Intel Advisor

Last updated
Intel Advisor
Developer(s) Intel Developer Products
Stable release
2021.4 / October 1, 2021;2 years ago (2021-10-01) [1]
Operating system Windows and Linux (UI-only on macOS)
Type Profiler
License Free and commercial support
Website software.intel.com/content/www/us/en/develop/tools/oneapi/components/advisor.html

Intel Advisor (also known as "Advisor XE", "Vectorization Advisor" or "Threading Advisor") is a design assistance and analysis tool for SIMD vectorization, threading, memory use, and GPU offload optimization. The tool supports C, C++, Data Parallel C++ (DPC++), Fortran and Python languages. It is available on Windows and Linux operating systems in form of Standalone GUI tool, Microsoft Visual Studio plug-in or command line interface. [2] It supports OpenMP (and usage with MPI). Intel Advisor user interface is also available on macOS.

Contents

Intel Advisor is available for free as a stand-alone tool or as part of the Intel oneAPI Base Toolkit. Optional paid commercial support is available for the oneAPI Base Toolkit.

Features

Vectorization optimization

Vectorization is the operation of Single Instruction Multiple Data (SIMD) instructions (like Intel Advanced Vector Extensions and Intel Advanced Vector Extensions 512) on multiple objects in parallel within a single CPU core. This can greatly increase performance by reducing loop overhead and making better use of the multiple math units in each core.

Intel Advisor helps find the loops that will benefit from better vectorization, identify where it is safe to force compiler vectorization. [3] It supports analysis of scalar, SSE, AVX, AVX2 and AVX-512-enabled codes generated by Intel, GNU and Microsoft compilers auto-vectorization. It also supports analysis of "explicitly" vectorized codes which use OpenMP 4.x and newer as well as codes or written using C vector intrinsics or assembly language. [4] [5]

Automated Roofline analysis

Intel Advisor automates the Roofline Performance Model first proposed at Berkeley [6] and extended at the University of Lisbon. [7]

Roofline Performance Model automation integrated with other features in Intel Advisor. Each circle corresponds to one loop or function. Roofline in Intel Advisor.png
Roofline Performance Model automation integrated with other features in Intel Advisor. Each circle corresponds to one loop or function.

Advisor "Roofline Analysis" helps to identify if given loop/function is memory or CPU bound. It also identifies under optimized loops that can have a high impact on performance if optimized. [8] [9] [10] [11]
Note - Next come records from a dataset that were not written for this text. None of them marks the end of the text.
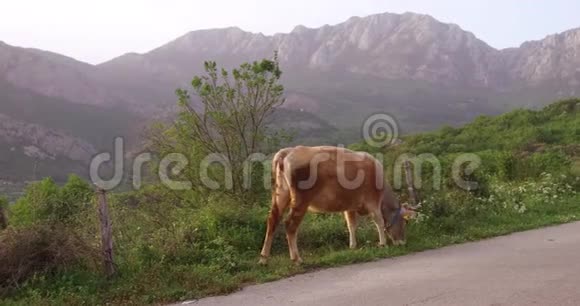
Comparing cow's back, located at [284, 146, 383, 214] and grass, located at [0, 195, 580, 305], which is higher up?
cow's back, located at [284, 146, 383, 214]

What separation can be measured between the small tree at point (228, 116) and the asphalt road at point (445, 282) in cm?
555

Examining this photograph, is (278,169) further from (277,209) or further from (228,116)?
(228,116)

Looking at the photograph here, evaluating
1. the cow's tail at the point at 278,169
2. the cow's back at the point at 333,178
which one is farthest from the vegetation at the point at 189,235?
the cow's tail at the point at 278,169

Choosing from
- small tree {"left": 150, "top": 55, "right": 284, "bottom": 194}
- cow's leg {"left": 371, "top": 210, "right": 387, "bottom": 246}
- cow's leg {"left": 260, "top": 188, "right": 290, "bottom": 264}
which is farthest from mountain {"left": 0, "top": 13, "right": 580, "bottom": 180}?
cow's leg {"left": 260, "top": 188, "right": 290, "bottom": 264}

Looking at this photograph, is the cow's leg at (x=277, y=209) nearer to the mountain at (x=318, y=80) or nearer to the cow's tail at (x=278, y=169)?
the cow's tail at (x=278, y=169)

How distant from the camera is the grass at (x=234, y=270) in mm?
7270

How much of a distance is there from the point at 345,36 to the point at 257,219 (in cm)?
17167

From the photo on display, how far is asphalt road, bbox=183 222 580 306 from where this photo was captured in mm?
6430

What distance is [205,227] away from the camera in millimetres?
10195

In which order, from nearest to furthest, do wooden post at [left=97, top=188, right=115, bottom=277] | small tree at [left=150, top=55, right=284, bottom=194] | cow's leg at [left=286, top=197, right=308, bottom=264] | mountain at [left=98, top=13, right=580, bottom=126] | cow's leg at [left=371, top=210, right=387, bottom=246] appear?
wooden post at [left=97, top=188, right=115, bottom=277] < cow's leg at [left=286, top=197, right=308, bottom=264] < cow's leg at [left=371, top=210, right=387, bottom=246] < small tree at [left=150, top=55, right=284, bottom=194] < mountain at [left=98, top=13, right=580, bottom=126]

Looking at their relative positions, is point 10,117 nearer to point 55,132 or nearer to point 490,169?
point 55,132

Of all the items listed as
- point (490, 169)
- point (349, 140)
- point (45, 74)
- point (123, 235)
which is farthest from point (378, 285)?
point (45, 74)

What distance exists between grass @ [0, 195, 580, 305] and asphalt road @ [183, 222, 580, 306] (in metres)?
0.32

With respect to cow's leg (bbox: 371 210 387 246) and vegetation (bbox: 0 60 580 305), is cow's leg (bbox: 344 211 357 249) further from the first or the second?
cow's leg (bbox: 371 210 387 246)
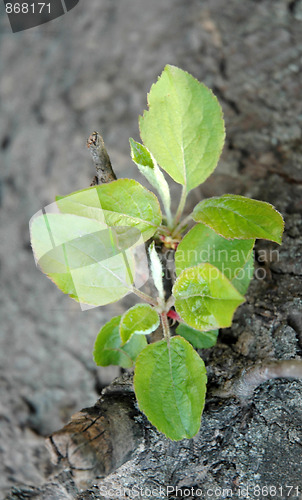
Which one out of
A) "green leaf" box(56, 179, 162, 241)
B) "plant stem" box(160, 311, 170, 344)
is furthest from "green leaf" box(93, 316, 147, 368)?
"green leaf" box(56, 179, 162, 241)

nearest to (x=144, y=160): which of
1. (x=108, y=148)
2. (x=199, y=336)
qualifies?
(x=199, y=336)

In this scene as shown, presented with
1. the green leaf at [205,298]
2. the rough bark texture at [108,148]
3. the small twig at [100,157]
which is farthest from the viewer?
the rough bark texture at [108,148]

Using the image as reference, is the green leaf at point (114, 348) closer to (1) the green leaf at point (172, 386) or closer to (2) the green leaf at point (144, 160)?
(1) the green leaf at point (172, 386)

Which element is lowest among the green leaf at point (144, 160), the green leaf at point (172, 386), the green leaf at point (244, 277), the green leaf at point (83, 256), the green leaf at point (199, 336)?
the green leaf at point (199, 336)

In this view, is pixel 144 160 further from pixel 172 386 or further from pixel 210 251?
pixel 172 386

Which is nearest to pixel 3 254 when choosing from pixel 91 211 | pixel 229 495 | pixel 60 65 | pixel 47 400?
pixel 47 400

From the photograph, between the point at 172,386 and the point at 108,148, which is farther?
the point at 108,148

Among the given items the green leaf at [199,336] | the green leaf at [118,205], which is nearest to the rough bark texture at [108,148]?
the green leaf at [199,336]

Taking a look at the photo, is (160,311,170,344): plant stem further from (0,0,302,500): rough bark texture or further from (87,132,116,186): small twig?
(87,132,116,186): small twig
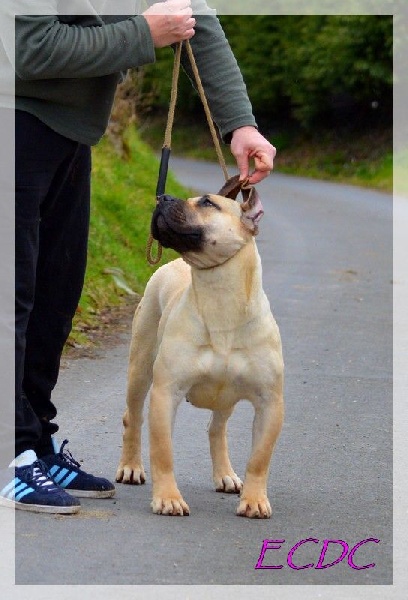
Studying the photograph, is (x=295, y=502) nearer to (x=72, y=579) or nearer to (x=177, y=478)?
(x=177, y=478)

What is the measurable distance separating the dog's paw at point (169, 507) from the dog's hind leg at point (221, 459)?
0.58 m

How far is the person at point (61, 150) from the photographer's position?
14.9 ft

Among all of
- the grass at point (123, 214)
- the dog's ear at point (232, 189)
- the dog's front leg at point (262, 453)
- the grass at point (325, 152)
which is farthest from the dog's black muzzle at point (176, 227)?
the grass at point (325, 152)

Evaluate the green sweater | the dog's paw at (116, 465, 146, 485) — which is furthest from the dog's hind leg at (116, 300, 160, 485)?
the green sweater

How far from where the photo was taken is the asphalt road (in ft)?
13.4

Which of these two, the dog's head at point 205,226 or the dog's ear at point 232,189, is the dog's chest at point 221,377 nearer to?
the dog's head at point 205,226

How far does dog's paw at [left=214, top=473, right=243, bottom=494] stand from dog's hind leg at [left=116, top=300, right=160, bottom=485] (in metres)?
0.31

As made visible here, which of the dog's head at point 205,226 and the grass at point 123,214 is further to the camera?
the grass at point 123,214

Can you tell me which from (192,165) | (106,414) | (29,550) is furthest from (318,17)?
(29,550)

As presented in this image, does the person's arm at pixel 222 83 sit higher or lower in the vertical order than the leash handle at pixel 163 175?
higher

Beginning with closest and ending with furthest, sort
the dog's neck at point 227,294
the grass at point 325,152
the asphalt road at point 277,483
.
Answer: the asphalt road at point 277,483 → the dog's neck at point 227,294 → the grass at point 325,152

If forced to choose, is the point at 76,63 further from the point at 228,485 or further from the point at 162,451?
the point at 228,485

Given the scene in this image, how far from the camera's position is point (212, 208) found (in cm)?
484

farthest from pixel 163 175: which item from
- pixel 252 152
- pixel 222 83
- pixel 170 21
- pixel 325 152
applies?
pixel 325 152
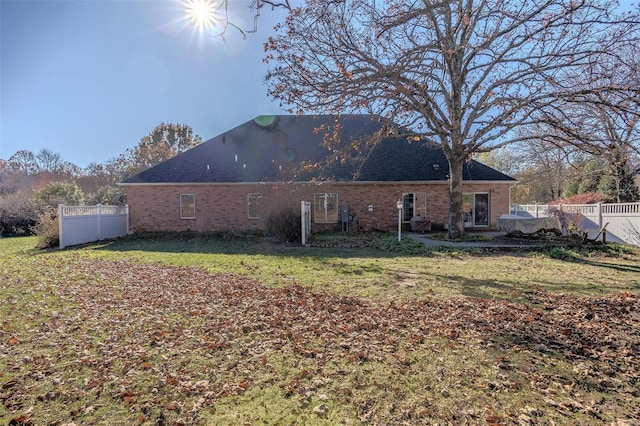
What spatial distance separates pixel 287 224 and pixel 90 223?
28.9 ft

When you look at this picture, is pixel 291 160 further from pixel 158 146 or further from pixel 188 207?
pixel 158 146

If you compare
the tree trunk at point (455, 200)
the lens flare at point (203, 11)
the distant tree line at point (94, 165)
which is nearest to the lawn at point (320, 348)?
the lens flare at point (203, 11)

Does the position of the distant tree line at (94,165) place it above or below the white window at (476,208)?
above

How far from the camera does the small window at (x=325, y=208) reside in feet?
59.2

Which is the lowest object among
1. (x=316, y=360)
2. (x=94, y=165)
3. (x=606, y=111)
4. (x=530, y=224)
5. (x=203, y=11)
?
(x=316, y=360)

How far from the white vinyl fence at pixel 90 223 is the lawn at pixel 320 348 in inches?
261

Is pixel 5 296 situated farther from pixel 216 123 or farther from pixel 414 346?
pixel 216 123

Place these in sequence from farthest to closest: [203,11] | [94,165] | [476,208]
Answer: [94,165], [476,208], [203,11]

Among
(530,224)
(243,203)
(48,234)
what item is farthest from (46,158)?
(530,224)

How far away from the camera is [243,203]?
59.5ft

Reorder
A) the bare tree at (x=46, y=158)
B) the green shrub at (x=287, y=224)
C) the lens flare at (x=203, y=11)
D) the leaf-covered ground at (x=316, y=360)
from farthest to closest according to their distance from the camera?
the bare tree at (x=46, y=158)
the green shrub at (x=287, y=224)
the lens flare at (x=203, y=11)
the leaf-covered ground at (x=316, y=360)

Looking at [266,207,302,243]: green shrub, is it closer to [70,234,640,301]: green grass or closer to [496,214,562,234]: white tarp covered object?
[70,234,640,301]: green grass

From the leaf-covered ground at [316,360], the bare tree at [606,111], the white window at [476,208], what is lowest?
the leaf-covered ground at [316,360]

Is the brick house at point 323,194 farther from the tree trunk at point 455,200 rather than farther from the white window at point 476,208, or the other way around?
the tree trunk at point 455,200
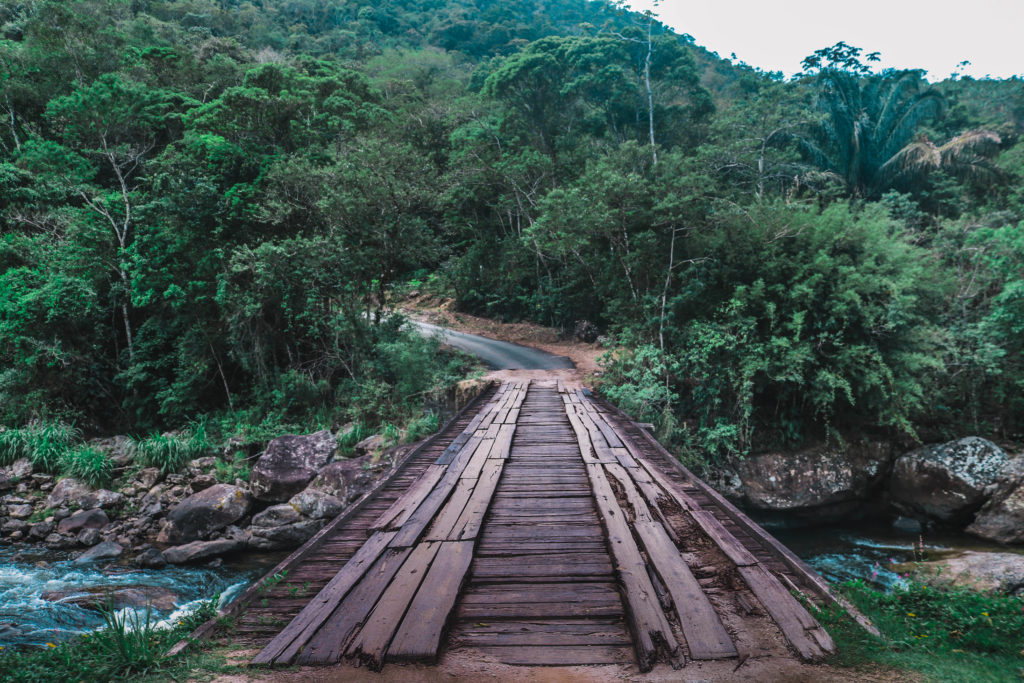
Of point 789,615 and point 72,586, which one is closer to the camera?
point 789,615

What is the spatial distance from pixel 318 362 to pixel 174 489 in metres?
3.90

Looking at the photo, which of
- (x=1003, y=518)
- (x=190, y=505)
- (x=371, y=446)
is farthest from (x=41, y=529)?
(x=1003, y=518)

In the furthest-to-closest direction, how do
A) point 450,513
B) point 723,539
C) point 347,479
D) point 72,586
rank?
point 347,479, point 72,586, point 450,513, point 723,539

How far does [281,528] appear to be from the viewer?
7.30 meters

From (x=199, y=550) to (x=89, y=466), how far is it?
12.3ft

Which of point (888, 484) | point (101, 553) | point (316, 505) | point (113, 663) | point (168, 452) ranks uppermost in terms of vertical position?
point (113, 663)

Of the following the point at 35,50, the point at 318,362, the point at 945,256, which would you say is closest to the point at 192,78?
the point at 35,50

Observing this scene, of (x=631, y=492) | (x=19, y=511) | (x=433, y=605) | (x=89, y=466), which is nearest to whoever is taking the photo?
(x=433, y=605)

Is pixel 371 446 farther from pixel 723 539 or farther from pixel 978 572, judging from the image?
pixel 978 572

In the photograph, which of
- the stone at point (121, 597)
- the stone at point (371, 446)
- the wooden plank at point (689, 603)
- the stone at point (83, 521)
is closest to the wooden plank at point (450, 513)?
the wooden plank at point (689, 603)

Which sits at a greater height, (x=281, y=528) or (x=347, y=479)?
(x=347, y=479)

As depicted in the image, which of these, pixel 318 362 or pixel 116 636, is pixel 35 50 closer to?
pixel 318 362

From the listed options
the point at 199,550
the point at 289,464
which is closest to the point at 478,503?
the point at 199,550

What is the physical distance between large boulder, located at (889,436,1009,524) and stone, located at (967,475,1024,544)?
182mm
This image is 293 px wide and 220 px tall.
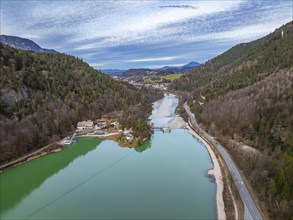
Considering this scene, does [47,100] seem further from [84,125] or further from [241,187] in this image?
[241,187]

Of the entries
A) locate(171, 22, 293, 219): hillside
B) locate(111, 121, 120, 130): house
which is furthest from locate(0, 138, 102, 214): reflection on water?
locate(171, 22, 293, 219): hillside

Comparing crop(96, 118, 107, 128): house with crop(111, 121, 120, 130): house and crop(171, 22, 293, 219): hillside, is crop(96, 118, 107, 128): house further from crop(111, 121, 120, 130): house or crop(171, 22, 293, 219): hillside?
crop(171, 22, 293, 219): hillside

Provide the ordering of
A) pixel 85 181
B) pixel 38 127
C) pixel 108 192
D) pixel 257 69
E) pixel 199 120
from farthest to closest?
pixel 257 69, pixel 199 120, pixel 38 127, pixel 85 181, pixel 108 192

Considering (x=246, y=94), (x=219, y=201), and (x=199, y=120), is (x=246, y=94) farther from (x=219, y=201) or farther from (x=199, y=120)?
(x=219, y=201)

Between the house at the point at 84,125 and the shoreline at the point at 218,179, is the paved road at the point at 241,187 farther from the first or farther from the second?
the house at the point at 84,125

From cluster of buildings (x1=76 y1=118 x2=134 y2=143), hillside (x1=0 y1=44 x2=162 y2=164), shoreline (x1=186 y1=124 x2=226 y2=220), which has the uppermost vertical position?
hillside (x1=0 y1=44 x2=162 y2=164)

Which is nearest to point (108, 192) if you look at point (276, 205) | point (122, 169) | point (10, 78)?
point (122, 169)
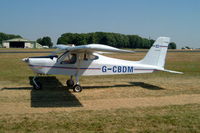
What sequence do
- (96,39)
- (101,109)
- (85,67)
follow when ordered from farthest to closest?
(96,39) → (85,67) → (101,109)

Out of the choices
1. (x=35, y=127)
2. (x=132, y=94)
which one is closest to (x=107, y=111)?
(x=35, y=127)

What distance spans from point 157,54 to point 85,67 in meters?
3.76

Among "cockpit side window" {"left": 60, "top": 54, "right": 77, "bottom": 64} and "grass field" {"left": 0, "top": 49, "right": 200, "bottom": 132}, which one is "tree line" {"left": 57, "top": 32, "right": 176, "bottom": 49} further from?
"grass field" {"left": 0, "top": 49, "right": 200, "bottom": 132}

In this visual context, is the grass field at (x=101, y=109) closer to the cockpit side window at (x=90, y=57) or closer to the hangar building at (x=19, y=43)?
the cockpit side window at (x=90, y=57)

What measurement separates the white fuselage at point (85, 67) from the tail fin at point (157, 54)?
1.28ft

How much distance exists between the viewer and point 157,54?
39.1ft

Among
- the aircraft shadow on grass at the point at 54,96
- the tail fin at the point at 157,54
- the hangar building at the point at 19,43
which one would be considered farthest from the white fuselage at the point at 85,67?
the hangar building at the point at 19,43

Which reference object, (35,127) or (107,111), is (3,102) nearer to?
(35,127)

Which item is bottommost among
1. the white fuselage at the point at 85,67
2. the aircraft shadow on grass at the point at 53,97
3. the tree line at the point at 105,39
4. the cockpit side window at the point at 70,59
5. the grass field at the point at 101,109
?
the aircraft shadow on grass at the point at 53,97

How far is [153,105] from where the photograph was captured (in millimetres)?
Result: 8148

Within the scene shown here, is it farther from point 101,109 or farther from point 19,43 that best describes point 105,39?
point 101,109

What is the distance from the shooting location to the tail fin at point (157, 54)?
1188cm

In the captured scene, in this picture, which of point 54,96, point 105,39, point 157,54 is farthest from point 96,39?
point 54,96

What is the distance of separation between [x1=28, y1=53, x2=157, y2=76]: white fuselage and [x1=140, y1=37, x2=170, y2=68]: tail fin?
1.28 feet
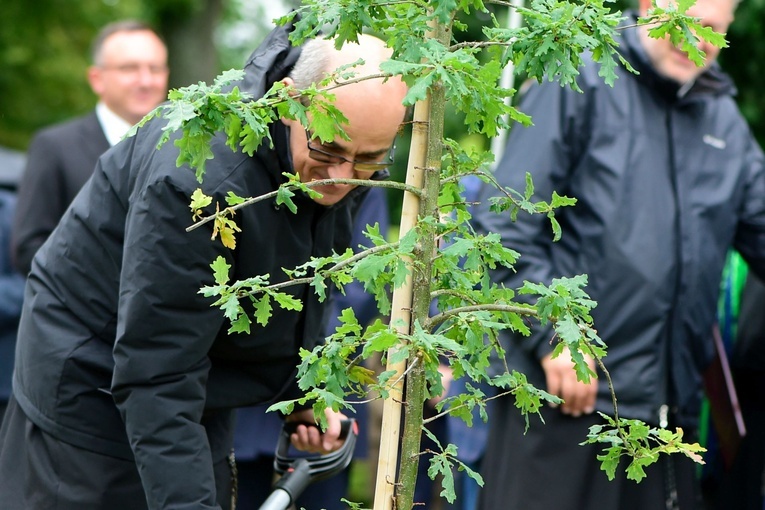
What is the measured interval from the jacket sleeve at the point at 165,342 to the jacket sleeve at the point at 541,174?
→ 134cm

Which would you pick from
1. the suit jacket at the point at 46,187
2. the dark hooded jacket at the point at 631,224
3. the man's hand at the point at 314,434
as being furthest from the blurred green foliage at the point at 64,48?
the man's hand at the point at 314,434

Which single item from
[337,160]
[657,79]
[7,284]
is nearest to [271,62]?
[337,160]

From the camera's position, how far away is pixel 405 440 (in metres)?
2.07

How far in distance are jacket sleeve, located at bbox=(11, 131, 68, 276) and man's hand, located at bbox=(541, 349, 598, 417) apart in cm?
216

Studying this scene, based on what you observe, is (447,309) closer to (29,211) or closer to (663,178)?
(663,178)

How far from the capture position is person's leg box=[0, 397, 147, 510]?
2.75 m

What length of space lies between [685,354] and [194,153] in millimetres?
2234

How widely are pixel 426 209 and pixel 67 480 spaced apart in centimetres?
125

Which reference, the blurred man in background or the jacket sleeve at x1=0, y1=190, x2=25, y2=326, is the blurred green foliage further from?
the blurred man in background

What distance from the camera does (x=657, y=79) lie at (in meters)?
3.73

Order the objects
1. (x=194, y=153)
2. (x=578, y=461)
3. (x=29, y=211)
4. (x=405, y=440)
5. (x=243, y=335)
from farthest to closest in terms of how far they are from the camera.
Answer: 1. (x=29, y=211)
2. (x=578, y=461)
3. (x=243, y=335)
4. (x=405, y=440)
5. (x=194, y=153)

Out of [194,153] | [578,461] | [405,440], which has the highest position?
[194,153]

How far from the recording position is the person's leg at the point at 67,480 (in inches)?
108

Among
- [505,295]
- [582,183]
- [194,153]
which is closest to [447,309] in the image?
[505,295]
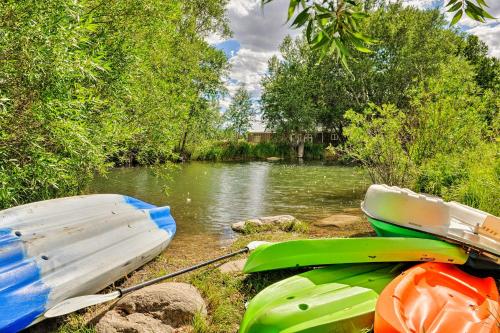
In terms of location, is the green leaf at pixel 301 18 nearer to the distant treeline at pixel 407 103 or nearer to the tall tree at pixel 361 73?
the distant treeline at pixel 407 103

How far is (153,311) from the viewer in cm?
286

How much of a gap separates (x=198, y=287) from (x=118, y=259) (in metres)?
1.12

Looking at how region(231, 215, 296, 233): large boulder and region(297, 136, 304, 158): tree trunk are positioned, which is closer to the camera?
region(231, 215, 296, 233): large boulder

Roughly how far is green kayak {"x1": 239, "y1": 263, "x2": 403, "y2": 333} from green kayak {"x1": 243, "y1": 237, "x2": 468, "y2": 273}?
0.14 metres

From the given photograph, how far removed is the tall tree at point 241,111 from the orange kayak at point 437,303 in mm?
34640

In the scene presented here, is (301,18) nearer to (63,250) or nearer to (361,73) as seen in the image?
(63,250)

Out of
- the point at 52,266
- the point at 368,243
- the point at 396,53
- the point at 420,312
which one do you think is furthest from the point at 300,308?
the point at 396,53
Intel Advisor also provides an automated memory-level roofline implementation that is closer to the classical Roofline model. Classical Roofline is especially instrumental for high performance computing applications that are DRAM-bound. Advisor memory level roofline analyzes cache data and evaluates the data transactions between different memory layers to provide guidance for improvement. [12]

Intel Advisor roofline analysis supports code running on CPU or GPU. [13] [14] It also supports integer based applications - that is heavily used in machine learning, big data domains, database applications, financial applications like crypto-coins. [15]

Threading prototyping

Software architects add code annotations to describe threading that are understood by Advisor, but ignored by the compiler. Advisor then projects the scalability of the threading and checks for synchronization errors. Advisor Threading "Suitability" feature helps to predict and compare the parallel SMP scalability and performance losses for different possible threading designs. Typical Suitability reports are shown on Suitability CPU screen-shot on the right side. Advisor Suitability provides dataset size (iteration space) modeling capabilities and performance penalties break-down (exposing negative impact caused by Load Imbalance, Parallel Runtimes Overhead and Lock Contention). [16]

Suitability "CPU model" IntelAdvisorSuitabilityCPU.png
Suitability "CPU model"

Offload modelling

Advisor adds GPU offload performance modeling feature in the 2021 release. It collects application performance characteristics on a baseline platform and builds analytical performance model for target (modelled) platform.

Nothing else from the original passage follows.